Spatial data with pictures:

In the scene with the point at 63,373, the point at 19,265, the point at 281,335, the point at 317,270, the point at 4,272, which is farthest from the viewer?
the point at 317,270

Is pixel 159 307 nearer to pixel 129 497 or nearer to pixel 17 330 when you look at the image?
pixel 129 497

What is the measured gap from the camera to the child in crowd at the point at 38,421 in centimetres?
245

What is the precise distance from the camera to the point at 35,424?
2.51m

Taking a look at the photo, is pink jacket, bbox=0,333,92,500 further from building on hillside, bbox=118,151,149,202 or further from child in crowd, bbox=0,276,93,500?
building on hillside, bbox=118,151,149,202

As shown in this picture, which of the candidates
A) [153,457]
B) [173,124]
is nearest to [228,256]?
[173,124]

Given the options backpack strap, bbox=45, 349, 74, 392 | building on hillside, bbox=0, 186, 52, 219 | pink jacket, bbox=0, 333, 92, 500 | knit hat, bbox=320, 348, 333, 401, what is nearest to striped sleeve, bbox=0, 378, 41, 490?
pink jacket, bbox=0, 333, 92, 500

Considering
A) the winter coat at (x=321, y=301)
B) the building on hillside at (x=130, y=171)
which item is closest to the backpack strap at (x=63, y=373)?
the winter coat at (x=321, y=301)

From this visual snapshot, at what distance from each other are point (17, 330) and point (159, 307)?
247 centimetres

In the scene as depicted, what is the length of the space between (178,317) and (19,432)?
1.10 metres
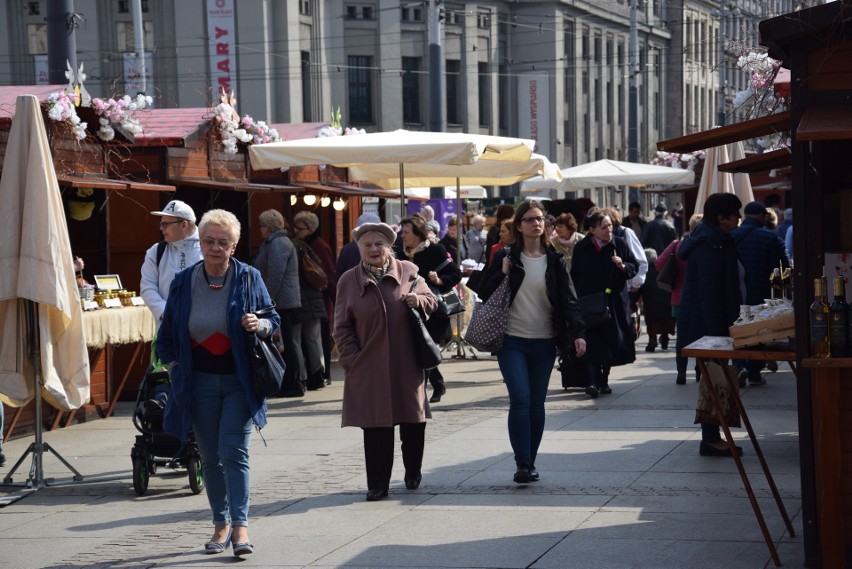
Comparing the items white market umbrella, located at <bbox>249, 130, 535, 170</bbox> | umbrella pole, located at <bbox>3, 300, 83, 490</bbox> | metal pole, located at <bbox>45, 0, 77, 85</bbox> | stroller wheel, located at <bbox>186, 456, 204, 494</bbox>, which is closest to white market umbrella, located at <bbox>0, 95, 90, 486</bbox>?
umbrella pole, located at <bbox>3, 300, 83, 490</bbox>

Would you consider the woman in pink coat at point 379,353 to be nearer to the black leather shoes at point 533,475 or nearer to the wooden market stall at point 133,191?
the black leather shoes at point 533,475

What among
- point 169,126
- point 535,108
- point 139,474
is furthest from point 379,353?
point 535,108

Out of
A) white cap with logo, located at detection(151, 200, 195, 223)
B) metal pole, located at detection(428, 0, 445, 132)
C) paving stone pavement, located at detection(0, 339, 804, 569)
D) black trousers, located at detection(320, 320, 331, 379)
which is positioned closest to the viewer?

EXERCISE DETAILS:
Copy out the lines of the items above verbatim, beginning with the line that contains "From this visual" and continuing through the line that contains "1.10 metres", with both of those lines included.

RESPONSE TO THE TASK:
From this visual snapshot, at what distance from each other are point (17, 330) and point (159, 307)?
247 centimetres

In the scene as depicted, what is the length of the space between (178,317) and (19,432)?
1.10 metres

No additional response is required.